Der Senat braucht deshalb nicht zu prüfen, inwieweit die Entscheidung der Beklagten auch deshalb rechtswidrig ist, weil sie keine Gründe dafür dargelegt hat, die Einrede der Verjährung zu erheben. Eine Forderung zu begleichen, die nicht nur dem Grunde und der Höhe nach überhaupt nicht bestritten wird und bei der zudem nicht einmal feststeht, in welchen Verantwortungsbereich das Fehlen der ersten Rechnung fällt, steht im Hinblick darauf, daß die Gegenleistungen voll erbracht sind, nicht schon grundsätzlich im Widerspruch mit einer sparsamen und wirtschaftlichen Verwaltung.
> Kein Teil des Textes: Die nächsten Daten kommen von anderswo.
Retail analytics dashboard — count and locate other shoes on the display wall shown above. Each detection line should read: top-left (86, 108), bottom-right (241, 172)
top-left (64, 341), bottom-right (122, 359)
Die Zahlung kann vielmehr sowohl der vertrauensvollen Zusammenarbeit zwischen Krankenhaus und Berufsgenossenschaft, auf welche auch die BG im Interesse der optimalen Versorgung ihrer Versicherten angewiesen ist, als auch den Grundsätzen eines ordentlichen Kaufmannes - die auch der öffentlichen Verwaltung nicht ganz fremd sein sollten - entsprechen.

Die Revision war daher zurückzuweisen.

Die Kostenentscheidung folgt aus § 193 Abs 4 SGG.